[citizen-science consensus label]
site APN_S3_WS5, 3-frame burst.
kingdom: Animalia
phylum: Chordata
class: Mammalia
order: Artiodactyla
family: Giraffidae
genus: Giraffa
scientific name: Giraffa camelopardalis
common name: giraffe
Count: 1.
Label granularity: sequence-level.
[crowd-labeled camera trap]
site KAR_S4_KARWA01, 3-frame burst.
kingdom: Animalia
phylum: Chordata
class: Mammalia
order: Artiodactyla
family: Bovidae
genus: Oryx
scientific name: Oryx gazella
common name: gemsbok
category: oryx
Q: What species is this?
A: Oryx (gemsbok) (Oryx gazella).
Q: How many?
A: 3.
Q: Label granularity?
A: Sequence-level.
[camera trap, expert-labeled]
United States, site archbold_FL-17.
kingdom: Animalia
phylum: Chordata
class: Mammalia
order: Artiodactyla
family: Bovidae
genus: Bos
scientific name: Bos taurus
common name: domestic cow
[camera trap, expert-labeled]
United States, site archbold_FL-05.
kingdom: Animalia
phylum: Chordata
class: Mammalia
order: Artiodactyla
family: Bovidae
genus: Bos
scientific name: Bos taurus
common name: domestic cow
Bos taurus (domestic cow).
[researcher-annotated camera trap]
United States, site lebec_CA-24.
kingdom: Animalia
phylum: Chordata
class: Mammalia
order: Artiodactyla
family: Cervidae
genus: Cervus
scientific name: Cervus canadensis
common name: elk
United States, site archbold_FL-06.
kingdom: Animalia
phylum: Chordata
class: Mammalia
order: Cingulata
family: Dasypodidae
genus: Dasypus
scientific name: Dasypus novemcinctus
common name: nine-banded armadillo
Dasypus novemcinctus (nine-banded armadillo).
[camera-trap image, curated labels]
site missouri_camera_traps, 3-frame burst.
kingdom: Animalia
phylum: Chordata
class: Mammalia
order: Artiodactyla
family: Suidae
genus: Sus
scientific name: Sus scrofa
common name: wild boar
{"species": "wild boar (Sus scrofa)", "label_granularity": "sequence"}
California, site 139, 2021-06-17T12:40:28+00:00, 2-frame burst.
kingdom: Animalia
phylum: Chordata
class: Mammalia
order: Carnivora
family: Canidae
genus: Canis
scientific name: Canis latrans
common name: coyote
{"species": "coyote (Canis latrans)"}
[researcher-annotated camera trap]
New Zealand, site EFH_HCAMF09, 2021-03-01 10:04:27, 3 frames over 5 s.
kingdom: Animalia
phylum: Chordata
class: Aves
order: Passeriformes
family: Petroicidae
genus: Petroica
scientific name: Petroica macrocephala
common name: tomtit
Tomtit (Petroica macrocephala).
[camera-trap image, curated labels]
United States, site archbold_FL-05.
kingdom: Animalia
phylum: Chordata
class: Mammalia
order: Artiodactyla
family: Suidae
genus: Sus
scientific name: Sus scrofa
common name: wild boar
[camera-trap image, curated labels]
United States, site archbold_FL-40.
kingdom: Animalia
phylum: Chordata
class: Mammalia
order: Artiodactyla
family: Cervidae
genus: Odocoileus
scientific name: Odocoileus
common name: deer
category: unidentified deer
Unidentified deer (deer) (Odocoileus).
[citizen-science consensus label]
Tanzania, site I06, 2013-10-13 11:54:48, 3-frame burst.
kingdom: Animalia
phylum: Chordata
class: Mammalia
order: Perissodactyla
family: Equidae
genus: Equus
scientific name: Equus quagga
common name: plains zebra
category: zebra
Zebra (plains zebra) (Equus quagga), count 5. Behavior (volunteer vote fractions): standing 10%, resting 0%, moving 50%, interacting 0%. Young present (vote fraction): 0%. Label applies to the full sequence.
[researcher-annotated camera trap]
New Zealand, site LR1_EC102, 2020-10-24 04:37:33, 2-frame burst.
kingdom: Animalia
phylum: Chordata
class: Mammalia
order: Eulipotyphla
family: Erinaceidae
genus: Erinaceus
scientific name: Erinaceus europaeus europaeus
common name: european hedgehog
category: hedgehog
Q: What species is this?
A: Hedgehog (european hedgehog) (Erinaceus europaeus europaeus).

-- -- --

▸ WHAT IS BEING ASKED:
Line by line, print the records above exactly as they stand.

▸ TASK OUTPUT:
[citizen-science consensus label]
site APN_S3_WS5, 3-frame burst.
kingdom: Animalia
phylum: Chordata
class: Mammalia
order: Artiodactyla
family: Giraffidae
genus: Giraffa
scientific name: Giraffa camelopardalis
common name: giraffe
Count: 1.
Label granularity: sequence-level.
[crowd-labeled camera trap]
site KAR_S4_KARWA01, 3-frame burst.
kingdom: Animalia
phylum: Chordata
class: Mammalia
order: Artiodactyla
family: Bovidae
genus: Oryx
scientific name: Oryx gazella
common name: gemsbok
category: oryx
Q: What species is this?
A: Oryx (gemsbok) (Oryx gazella).
Q: How many?
A: 3.
Q: Label granularity?
A: Sequence-level.
[camera trap, expert-labeled]
United States, site archbold_FL-17.
kingdom: Animalia
phylum: Chordata
class: Mammalia
order: Artiodactyla
family: Bovidae
genus: Bos
scientific name: Bos taurus
common name: domestic cow
[camera trap, expert-labeled]
United States, site archbold_FL-05.
kingdom: Animalia
phylum: Chordata
class: Mammalia
order: Artiodactyla
family: Bovidae
genus: Bos
scientific name: Bos taurus
common name: domestic cow
Bos taurus (domestic cow).
[researcher-annotated camera trap]
United States, site lebec_CA-24.
kingdom: Animalia
phylum: Chordata
class: Mammalia
order: Artiodactyla
family: Cervidae
genus: Cervus
scientific name: Cervus canadensis
common name: elk
United States, site archbold_FL-06.
kingdom: Animalia
phylum: Chordata
class: Mammalia
order: Cingulata
family: Dasypodidae
genus: Dasypus
scientific name: Dasypus novemcinctus
common name: nine-banded armadillo
Dasypus novemcinctus (nine-banded armadillo).
[camera-trap image, curated labels]
site missouri_camera_traps, 3-frame burst.
kingdom: Animalia
phylum: Chordata
class: Mammalia
order: Artiodactyla
family: Suidae
genus: Sus
scientific name: Sus scrofa
common name: wild boar
{"species": "wild boar (Sus scrofa)", "label_granularity": "sequence"}
California, site 139, 2021-06-17T12:40:28+00:00, 2-frame burst.
kingdom: Animalia
phylum: Chordata
class: Mammalia
order: Carnivora
family: Canidae
genus: Canis
scientific name: Canis latrans
common name: coyote
{"species": "coyote (Canis latrans)"}
[researcher-annotated camera trap]
New Zealand, site EFH_HCAMF09, 2021-03-01 10:04:27, 3 frames over 5 s.
kingdom: Animalia
phylum: Chordata
class: Aves
order: Passeriformes
family: Petroicidae
genus: Petroica
scientific name: Petroica macrocephala
common name: tomtit
Tomtit (Petroica macrocephala).
[camera-trap image, curated labels]
United States, site archbold_FL-05.
kingdom: Animalia
phylum: Chordata
class: Mammalia
order: Artiodactyla
family: Suidae
genus: Sus
scientific name: Sus scrofa
common name: wild boar
[camera-trap image, curated labels]
United States, site archbold_FL-40.
kingdom: Animalia
phylum: Chordata
class: Mammalia
order: Artiodactyla
family: Cervidae
genus: Odocoileus
scientific name: Odocoileus
common name: deer
category: unidentified deer
Unidentified deer (deer) (Odocoileus).
[citizen-science consensus label]
Tanzania, site I06, 2013-10-13 11:54:48, 3-frame burst.
kingdom: Animalia
phylum: Chordata
class: Mammalia
order: Perissodactyla
family: Equidae
genus: Equus
scientific name: Equus quagga
common name: plains zebra
category: zebra
Zebra (plains zebra) (Equus quagga), count 5. Behavior (volunteer vote fractions): standing 10%, resting 0%, moving 50%, interacting 0%. Young present (vote fraction): 0%. Label applies to the full sequence.
[researcher-annotated camera trap]
New Zealand, site LR1_EC102, 2020-10-24 04:37:33, 2-frame burst.
kingdom: Animalia
phylum: Chordata
class: Mammalia
order: Eulipotyphla
family: Erinaceidae
genus: Erinaceus
scientific name: Erinaceus europaeus europaeus
common name: european hedgehog
category: hedgehog
Q: What species is this?
A: Hedgehog (european hedgehog) (Erinaceus europaeus europaeus).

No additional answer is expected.